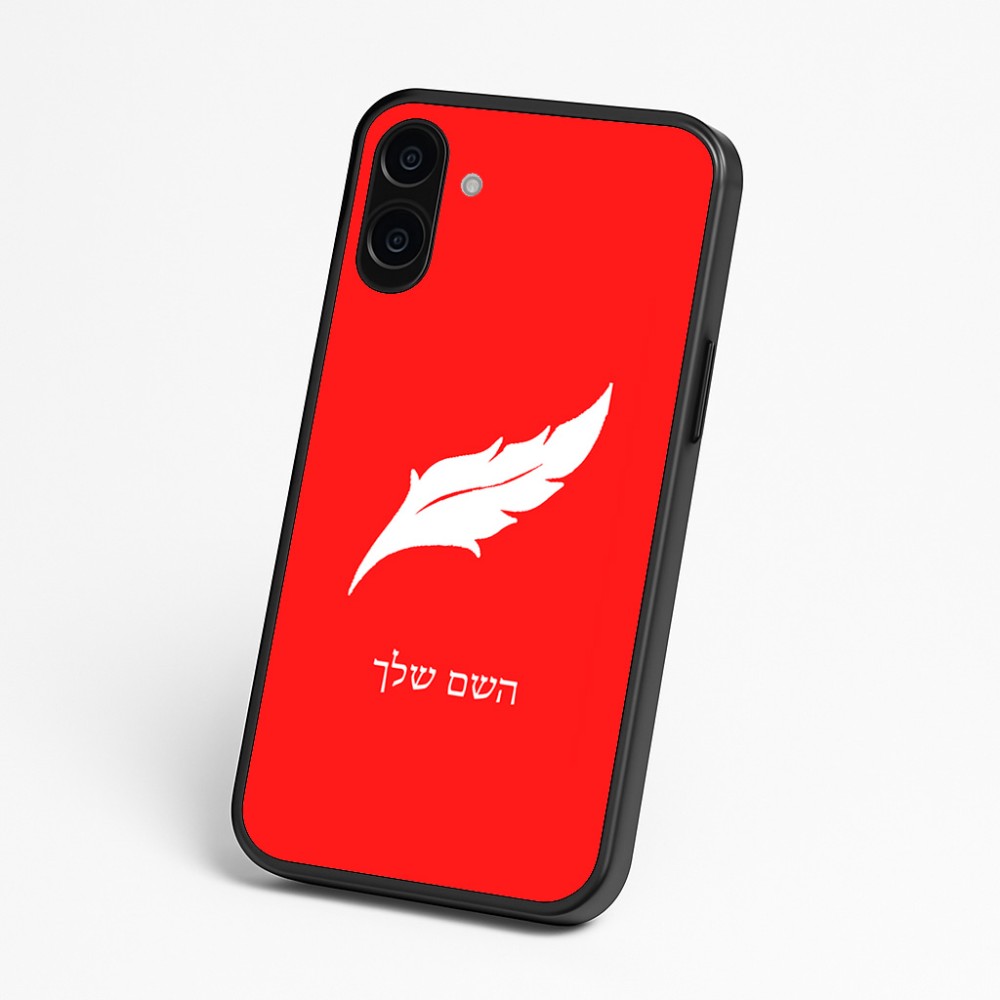 כיסוי בעיצוב אישי עם השם שלך לדגם - Nothing Phone (3a) בעיצוב נוצת נוצה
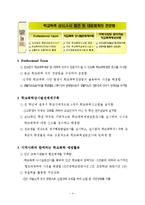 초등학교 학교폭력예방 우수사례 보고서-4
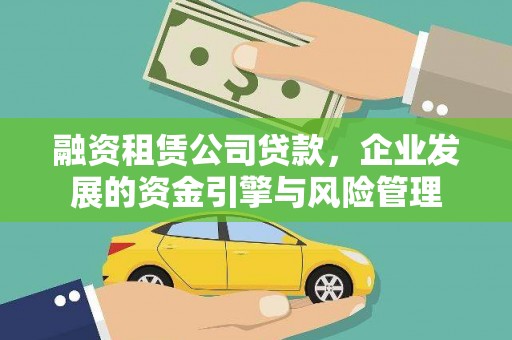 逊克融资租赁公司贷款，企业发展的资金引擎与风险管理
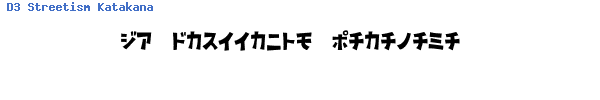 Fuente D3 Streetism Katakana.ttf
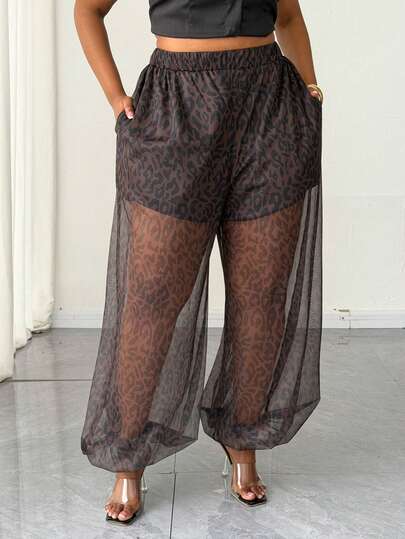 Maweii Plus Size Leopard Print Mesh Lantern Pants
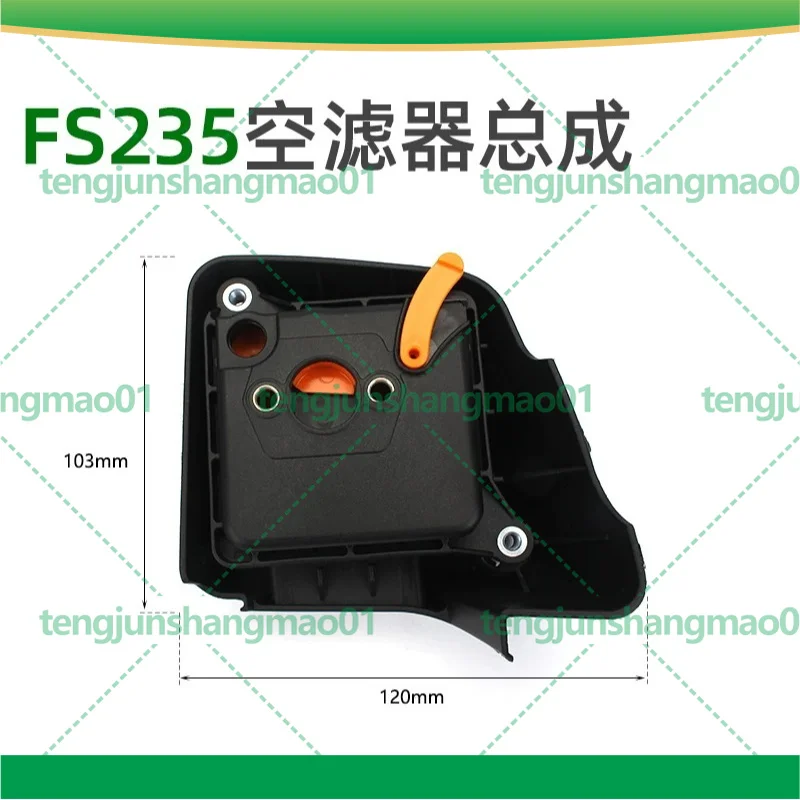 For Stihl FS235 Brush Cutter Air Filter Assembly Air Filter Element Lawn Trimmer Spare Parts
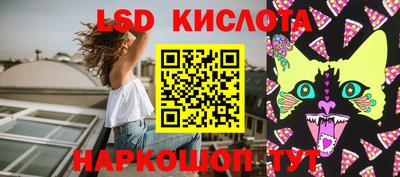 прущий лед Бугуруслан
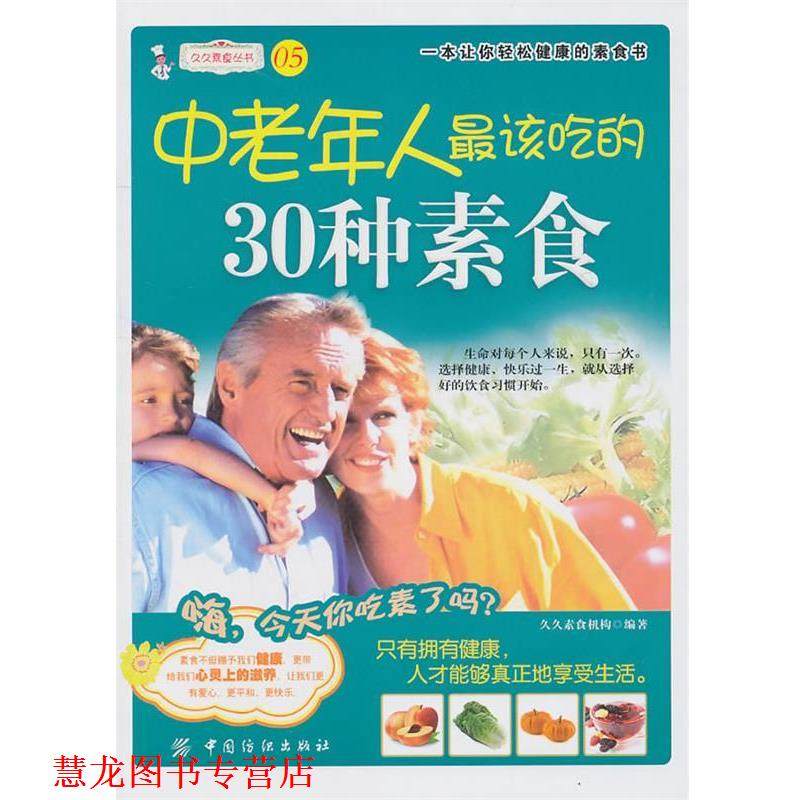 【正版书籍】 中老年该吃的30种素食 久久素食机构　编著 中国纺织出版社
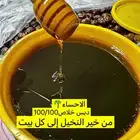 دبس تمر خلاص خالص 100 100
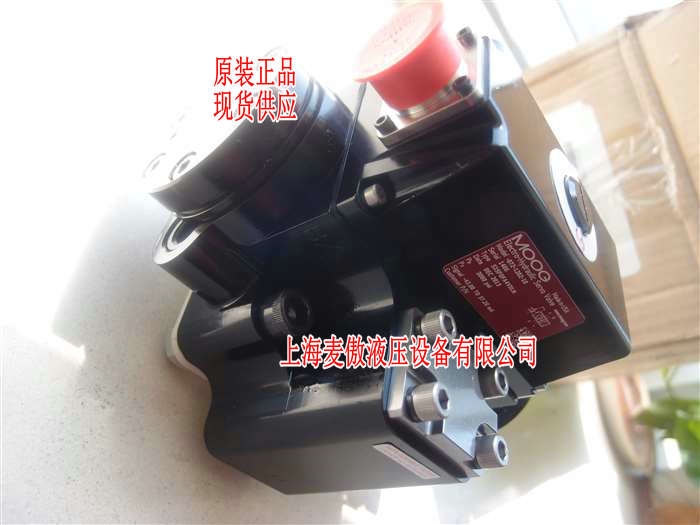 進口穆格閥072-1203-9 （72A-560）上海麥傲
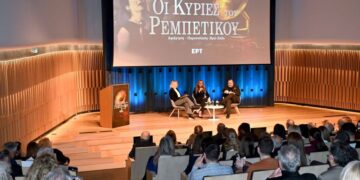 Οι Κυρίες του Ρεμπέτικου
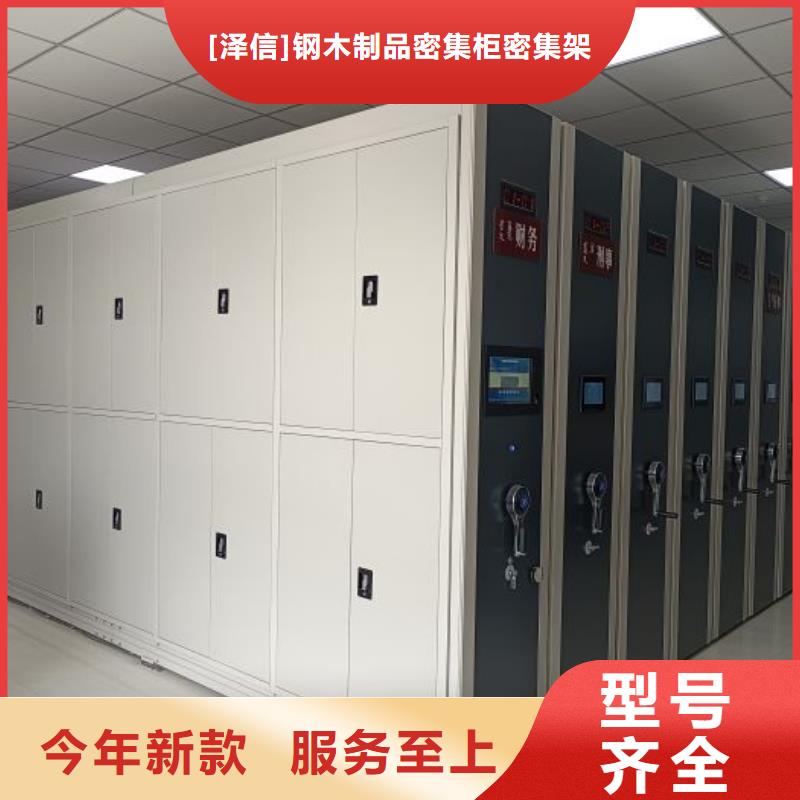 送货上门【泽信】档案资料库密集柜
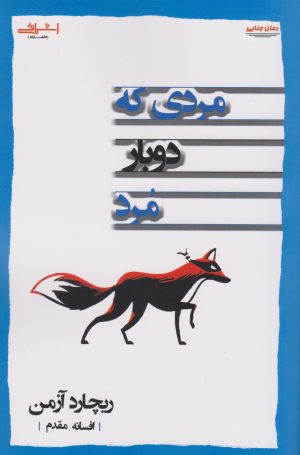 کتاب مردی که دوبار مرد | انتشارات اشراقی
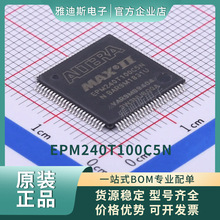 ԭbƷ EPM240T100C5N bTQFP-100 FɾTICоƬ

══════════

▶ Work order:
In the listing above, find the line with "초등학교 학교폭력예방 우수사례 보고서-4" and the line with "送货上门【泽信】档案资料库密集柜". Copy exactly those two and every line between, without the pictures.

▶ Output of the exercise:
 초등학교 학교폭력예방 우수사례 보고서-4
 逊克融资租赁公司贷款，企业发展的资金引擎与风险管理
 Fuente D3 Streetism Katakana.ttf
 Maweii Plus Size Leopard Print Mesh Lantern Pants
 For Stihl FS235 Brush Cutter Air Filter Assembly Air Filter Element Lawn Trimmer Spare Parts
 прущий лед Бугуруслан
 【正版书籍】 中老年该吃的30种素食 久久素食机构　编著 中国纺织出版社
 دبس تمر خلاص خالص 100 100
 進口穆格閥072-1203-9 （72A-560）上海麥傲
 Οι Κυρίες του Ρεμπέτικου
 送货上门【泽信】档案资料库密集柜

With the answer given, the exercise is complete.